English shipowner and public servant (1864–1934)

Sir Ernest William Glover, 1st Baronet (27 August 1864 - 21 January 1934) was an English shipowner and public servant.

== Biography ==
Glover was born in County Durham to Septimus Jonathan Glover and his wife Elizabeth Ann, the daughter of Edwin Briggs of South Shields, Durham. He was educated in Germany and at University College School, London and became a partner in the family firm, Glover Brothers, a London shipowners (Shakespear Shipping Company) and ship and insurance brokers.

He married Helen Harrower Reynoldson, daughter of J. P. Reynoldson of South Shields, in South Shields in 1889.

During the First World War he joined the Ministry of Shipping as Director of the Ship Management Branch. For this service he was knighted in 1918 and was created a baronet of Arkley in the parish of Barnet in the County of Hertford in the 1920 Birthday Honours.
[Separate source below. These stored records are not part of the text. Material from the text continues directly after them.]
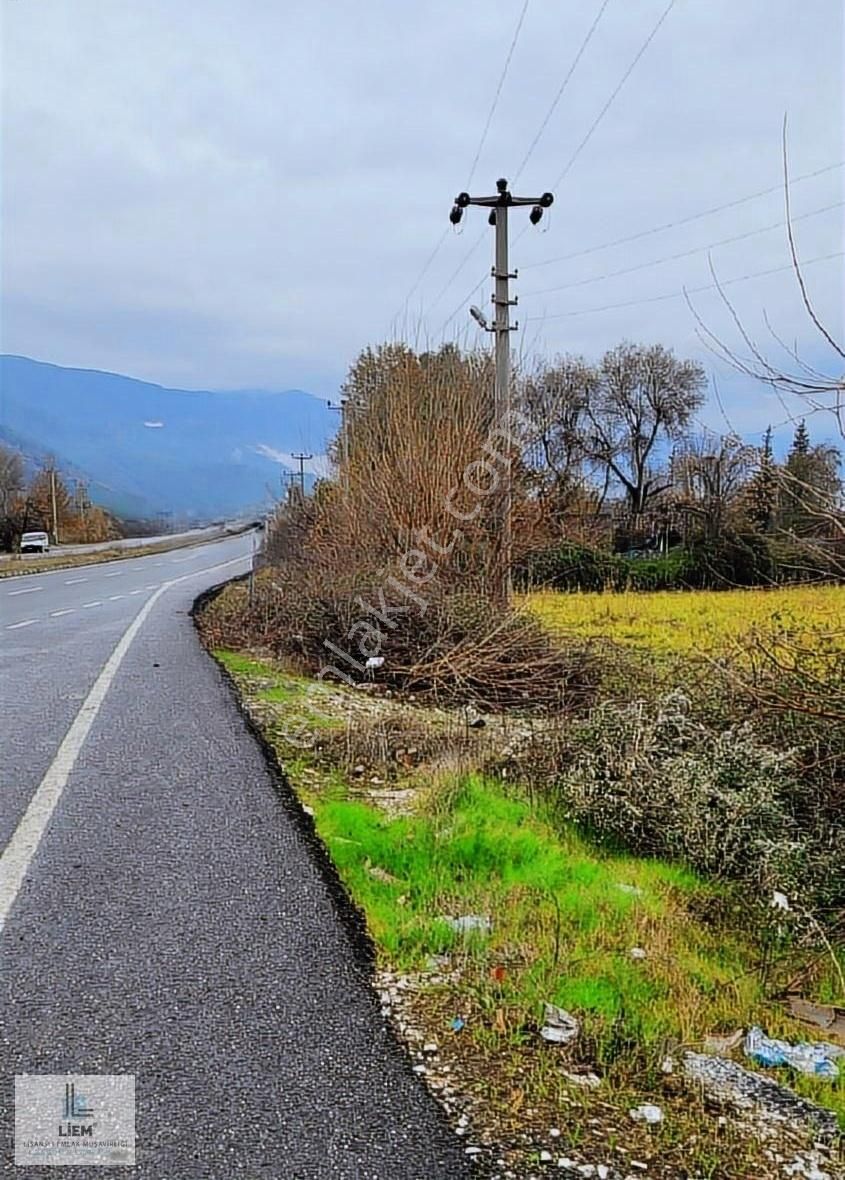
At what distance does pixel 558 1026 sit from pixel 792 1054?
843mm

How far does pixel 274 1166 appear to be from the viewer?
2.62 metres

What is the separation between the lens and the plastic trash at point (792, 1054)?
3354 mm

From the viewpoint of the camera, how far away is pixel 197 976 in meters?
3.75

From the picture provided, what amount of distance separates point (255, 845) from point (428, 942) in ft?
5.09

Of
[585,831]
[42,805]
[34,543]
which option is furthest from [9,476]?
[585,831]

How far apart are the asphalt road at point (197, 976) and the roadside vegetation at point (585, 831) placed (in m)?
0.22

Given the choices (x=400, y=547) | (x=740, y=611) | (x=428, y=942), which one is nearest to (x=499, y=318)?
(x=400, y=547)

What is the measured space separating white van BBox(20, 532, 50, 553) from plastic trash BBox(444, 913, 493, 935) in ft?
214

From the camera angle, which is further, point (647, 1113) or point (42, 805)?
point (42, 805)

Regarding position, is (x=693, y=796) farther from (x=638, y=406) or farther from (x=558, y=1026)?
(x=638, y=406)

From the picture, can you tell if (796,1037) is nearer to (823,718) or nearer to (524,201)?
(823,718)

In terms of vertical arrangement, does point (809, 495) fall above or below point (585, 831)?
above

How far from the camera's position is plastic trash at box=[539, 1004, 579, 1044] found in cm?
337

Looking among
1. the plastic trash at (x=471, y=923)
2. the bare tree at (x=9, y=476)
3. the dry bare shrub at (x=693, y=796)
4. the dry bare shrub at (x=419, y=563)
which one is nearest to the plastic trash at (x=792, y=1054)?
the plastic trash at (x=471, y=923)
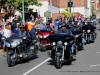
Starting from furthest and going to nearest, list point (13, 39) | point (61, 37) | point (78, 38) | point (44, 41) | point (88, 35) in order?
point (88, 35) → point (44, 41) → point (78, 38) → point (13, 39) → point (61, 37)

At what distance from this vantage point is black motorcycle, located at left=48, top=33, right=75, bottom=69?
12055 millimetres

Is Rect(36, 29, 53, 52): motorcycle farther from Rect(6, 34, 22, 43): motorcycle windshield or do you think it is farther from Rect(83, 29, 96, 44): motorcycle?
Rect(6, 34, 22, 43): motorcycle windshield

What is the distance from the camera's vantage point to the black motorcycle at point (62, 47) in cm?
1206

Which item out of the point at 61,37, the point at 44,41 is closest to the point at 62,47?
the point at 61,37

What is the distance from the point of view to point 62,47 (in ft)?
39.7

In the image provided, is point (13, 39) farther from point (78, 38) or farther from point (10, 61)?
point (78, 38)

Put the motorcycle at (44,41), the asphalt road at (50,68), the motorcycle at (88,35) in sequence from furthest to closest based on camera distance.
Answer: the motorcycle at (88,35), the motorcycle at (44,41), the asphalt road at (50,68)

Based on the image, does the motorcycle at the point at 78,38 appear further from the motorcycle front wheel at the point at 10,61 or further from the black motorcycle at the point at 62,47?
the motorcycle front wheel at the point at 10,61

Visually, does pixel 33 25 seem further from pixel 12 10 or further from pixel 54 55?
pixel 12 10

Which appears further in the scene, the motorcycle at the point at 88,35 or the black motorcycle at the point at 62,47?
the motorcycle at the point at 88,35

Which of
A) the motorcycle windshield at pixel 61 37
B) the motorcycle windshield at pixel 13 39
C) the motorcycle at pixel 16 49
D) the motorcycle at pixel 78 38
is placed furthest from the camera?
the motorcycle at pixel 78 38

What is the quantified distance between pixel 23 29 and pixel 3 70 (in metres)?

He was active in the Chamber of Shipping (serving as its president in 1923) and was chairman of the Baltic Mercantile and Shipping Exchange from 1924 to 1928.

He was also created Officier de l'Ordre de la Couronne, Belgium and Knight of the First Class of the Order of St Olav, Norway.

Glover and his wife had no children, and so the baronetcy became extinct upon his death.